First publishedin ITS International
May June 2014
Colin Sowman ITS Editor
The smartphone is a driver’s best friend – or so it seems: apps help them navigate, avoid congestion, identify a parking space, locate an EV charge point, find the area’s cheapest fuel, check the weather, pay tolls … the list goes on. While some have voice actuation, the whole issue of driver-related apps still concerns me.

The World Health Organisation / National Highway Traffic Safety Administration (NHSA) report Mobile Phone Use: A Growing Problem of Driver Distraction says: ‘…studies suggest that drivers using a mobile phone are approximately four times more likely to be involved in a crash.’ American website distraction.gov says: “10% of drivers under the age of 20 involved in fatal crashes were reported as distracted at the time of the crash.”
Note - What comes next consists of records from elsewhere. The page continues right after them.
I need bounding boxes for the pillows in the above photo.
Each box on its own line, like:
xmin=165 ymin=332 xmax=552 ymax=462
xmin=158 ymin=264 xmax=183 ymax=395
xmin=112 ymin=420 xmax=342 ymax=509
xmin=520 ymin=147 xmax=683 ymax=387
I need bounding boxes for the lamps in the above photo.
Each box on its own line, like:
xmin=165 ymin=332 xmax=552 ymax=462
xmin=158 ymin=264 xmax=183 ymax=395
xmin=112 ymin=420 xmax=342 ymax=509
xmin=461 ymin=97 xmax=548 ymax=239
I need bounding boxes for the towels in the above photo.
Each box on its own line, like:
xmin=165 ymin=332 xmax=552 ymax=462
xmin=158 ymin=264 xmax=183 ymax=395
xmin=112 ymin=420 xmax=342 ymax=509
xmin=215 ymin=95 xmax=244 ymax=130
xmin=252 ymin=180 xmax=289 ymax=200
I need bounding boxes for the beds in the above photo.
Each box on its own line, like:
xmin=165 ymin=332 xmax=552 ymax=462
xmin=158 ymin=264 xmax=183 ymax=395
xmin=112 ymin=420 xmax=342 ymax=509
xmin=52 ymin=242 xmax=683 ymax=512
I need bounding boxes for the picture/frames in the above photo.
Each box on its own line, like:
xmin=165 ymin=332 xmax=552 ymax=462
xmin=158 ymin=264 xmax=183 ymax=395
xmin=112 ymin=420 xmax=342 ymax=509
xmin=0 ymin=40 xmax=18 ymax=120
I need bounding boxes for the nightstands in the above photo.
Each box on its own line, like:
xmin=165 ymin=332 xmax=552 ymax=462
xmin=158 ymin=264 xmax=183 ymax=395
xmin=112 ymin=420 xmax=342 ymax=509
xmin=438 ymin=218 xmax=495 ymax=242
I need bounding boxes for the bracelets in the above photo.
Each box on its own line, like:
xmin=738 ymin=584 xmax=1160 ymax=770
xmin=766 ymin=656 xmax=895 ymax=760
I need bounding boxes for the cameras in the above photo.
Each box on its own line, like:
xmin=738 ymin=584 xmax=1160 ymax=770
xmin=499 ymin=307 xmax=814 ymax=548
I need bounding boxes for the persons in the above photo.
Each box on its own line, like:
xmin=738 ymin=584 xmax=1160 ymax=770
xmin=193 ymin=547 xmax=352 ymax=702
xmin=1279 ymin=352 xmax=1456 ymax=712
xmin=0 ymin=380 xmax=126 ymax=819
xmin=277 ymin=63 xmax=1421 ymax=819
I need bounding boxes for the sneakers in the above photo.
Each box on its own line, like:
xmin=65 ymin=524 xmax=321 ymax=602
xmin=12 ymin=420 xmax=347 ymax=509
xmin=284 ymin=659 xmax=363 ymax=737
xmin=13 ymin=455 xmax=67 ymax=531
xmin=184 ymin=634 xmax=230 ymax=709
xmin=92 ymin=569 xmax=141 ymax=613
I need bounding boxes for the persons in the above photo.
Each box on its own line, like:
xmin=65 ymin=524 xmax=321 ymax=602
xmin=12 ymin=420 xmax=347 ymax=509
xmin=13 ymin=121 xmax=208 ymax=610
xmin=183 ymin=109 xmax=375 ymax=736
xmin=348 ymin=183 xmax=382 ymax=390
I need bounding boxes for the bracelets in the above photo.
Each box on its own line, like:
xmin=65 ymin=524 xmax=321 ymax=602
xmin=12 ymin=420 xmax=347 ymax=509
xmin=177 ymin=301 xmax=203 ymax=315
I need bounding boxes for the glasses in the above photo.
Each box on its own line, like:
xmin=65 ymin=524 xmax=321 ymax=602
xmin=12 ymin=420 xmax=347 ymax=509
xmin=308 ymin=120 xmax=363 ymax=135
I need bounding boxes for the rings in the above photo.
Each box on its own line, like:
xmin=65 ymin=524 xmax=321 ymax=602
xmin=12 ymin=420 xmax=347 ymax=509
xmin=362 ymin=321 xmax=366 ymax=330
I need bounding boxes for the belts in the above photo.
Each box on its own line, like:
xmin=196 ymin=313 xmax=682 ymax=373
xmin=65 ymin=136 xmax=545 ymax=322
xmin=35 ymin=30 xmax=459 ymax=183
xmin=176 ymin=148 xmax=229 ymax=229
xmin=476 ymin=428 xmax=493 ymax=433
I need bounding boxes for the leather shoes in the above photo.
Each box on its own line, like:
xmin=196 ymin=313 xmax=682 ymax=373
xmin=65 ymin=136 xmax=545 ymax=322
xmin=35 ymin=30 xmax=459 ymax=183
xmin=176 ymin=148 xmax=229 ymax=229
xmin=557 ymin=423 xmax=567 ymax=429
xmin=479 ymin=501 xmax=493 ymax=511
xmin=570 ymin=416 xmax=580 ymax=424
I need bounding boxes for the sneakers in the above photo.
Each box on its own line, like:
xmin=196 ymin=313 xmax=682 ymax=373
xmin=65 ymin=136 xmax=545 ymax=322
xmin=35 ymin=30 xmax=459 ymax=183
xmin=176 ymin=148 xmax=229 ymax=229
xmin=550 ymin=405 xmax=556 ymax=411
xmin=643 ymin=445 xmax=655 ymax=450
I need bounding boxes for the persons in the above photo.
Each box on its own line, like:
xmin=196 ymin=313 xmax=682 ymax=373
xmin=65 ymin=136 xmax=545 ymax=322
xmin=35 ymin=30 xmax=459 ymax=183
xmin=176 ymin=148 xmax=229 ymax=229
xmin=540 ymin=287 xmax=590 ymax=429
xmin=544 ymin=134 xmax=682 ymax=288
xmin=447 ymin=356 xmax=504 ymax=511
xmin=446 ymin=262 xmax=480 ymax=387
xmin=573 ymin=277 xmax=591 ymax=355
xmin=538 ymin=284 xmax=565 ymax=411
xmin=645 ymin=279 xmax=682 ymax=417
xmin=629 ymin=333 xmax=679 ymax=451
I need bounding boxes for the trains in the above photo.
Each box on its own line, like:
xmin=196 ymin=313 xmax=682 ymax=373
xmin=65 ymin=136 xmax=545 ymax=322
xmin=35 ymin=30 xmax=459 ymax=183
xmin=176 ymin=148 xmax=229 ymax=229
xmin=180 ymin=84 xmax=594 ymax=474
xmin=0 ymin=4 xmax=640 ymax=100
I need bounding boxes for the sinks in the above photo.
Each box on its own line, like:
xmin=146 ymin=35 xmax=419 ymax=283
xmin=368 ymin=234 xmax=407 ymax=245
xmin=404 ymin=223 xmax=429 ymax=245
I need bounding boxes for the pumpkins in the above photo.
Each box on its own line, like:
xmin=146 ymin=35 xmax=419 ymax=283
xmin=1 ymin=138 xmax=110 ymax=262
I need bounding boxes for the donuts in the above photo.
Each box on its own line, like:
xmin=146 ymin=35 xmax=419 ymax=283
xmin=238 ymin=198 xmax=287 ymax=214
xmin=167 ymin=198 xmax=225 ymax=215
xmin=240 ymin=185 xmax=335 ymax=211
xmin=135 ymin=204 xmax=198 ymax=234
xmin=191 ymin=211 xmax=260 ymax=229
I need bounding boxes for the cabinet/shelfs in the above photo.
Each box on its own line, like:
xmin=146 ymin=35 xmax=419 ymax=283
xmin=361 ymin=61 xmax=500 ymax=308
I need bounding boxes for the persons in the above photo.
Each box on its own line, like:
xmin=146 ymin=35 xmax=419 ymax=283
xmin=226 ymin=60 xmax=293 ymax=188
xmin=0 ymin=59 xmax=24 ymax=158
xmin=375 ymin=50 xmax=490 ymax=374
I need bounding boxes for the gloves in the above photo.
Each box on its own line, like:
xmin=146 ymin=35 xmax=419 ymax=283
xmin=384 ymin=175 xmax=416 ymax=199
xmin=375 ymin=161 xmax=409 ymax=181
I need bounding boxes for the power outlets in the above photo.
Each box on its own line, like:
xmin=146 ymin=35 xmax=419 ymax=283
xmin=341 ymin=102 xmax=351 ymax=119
US statistics show distracted driving crashes accounted for 3,328 fatalities in 2012 and while other distractions exist, distraction.gov states: ‘…because text messaging requires visual, manual and cognitive attention from the driver, it is by far the most alarming distraction.’ The NHSA’s latest NOPUS report states that 3% of drivers between 16 and 24 have been recorded visibly manipulating hand-held electronic devices - or 1.4% and rising for those between 25 and 69.

So were any of these drivers using an app to find a parking space, identify the cheapest fuel, check the weather, pay tolls…?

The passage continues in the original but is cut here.